Founder and CEO of CuratorLove, Co-founder of the UNDOC+Collective, the ED at AHSC, a Professor at CBMArts and SMC, Arts for LA Fellow, NALAC NLI Fellow, and CCI Catalyst. As a Getty and Kress Foundation Fellow, she has developed curatorial statements at museums across Mexico and the United States. After being a Public Art Curator for the Department of Cultural Affairs in the City of Los Angeles, Hirugami became the Curatorial Director for the Ronald McDonald House Charities while leading various commercial galleries. She has curated over seventy exhibitions for galleries and museums across the globe and written over a dozen books.

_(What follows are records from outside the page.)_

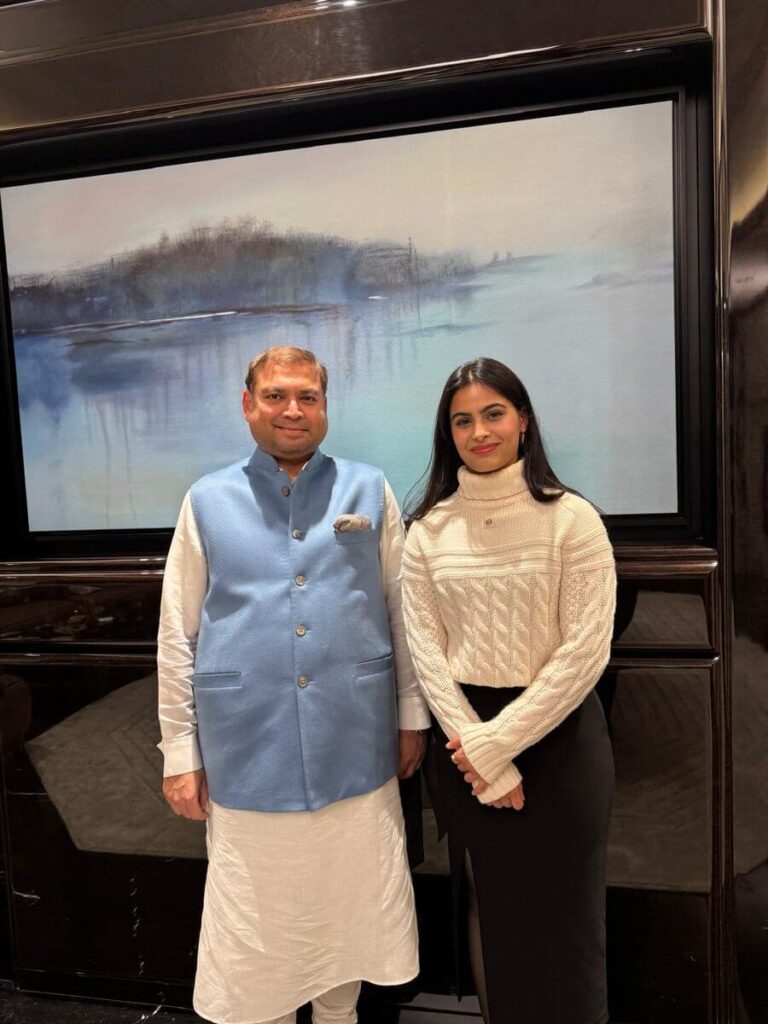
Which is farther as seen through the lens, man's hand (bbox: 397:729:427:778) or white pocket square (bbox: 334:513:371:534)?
man's hand (bbox: 397:729:427:778)

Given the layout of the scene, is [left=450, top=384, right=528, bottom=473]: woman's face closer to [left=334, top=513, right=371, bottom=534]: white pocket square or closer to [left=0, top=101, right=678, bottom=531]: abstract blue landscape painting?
[left=334, top=513, right=371, bottom=534]: white pocket square

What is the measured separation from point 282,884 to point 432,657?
0.62 meters

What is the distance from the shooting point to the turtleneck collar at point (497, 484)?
149 centimetres

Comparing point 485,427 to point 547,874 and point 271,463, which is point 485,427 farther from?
point 547,874

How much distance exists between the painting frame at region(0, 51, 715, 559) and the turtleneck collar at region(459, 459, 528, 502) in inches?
19.2

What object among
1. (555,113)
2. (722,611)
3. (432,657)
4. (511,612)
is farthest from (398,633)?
(555,113)

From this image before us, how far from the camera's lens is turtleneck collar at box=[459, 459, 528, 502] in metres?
1.49

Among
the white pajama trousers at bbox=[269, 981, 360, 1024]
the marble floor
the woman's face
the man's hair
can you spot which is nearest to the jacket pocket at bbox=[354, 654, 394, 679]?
the woman's face

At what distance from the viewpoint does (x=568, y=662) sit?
54.9 inches

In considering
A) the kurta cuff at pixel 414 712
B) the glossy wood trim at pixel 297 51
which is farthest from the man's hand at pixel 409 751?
the glossy wood trim at pixel 297 51

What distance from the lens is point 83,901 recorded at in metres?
2.11

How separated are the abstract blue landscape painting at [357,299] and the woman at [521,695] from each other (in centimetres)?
44

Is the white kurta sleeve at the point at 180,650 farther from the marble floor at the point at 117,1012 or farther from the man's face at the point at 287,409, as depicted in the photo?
the marble floor at the point at 117,1012

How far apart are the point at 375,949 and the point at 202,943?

She holds an MA in Art Business from the Sotheby’s Institute of Art, in conjunction with the Drucker School of Management and Getty Leadership Institute at Claremont Graduate University. Her most recent MA from Chicanx Studies at UCLA is entitled “ Political Art Action: The Aesthetics of Undocumentedness.” Hirugami also holds BAs in the fields of Art History, Chicano Studies, and Mexican Studies from UCLA, currently a lecturer and doctoral candidate at UCLA, where she epistemologically braids the aesthetics of undocumentedness to challenge immigration policy and politics.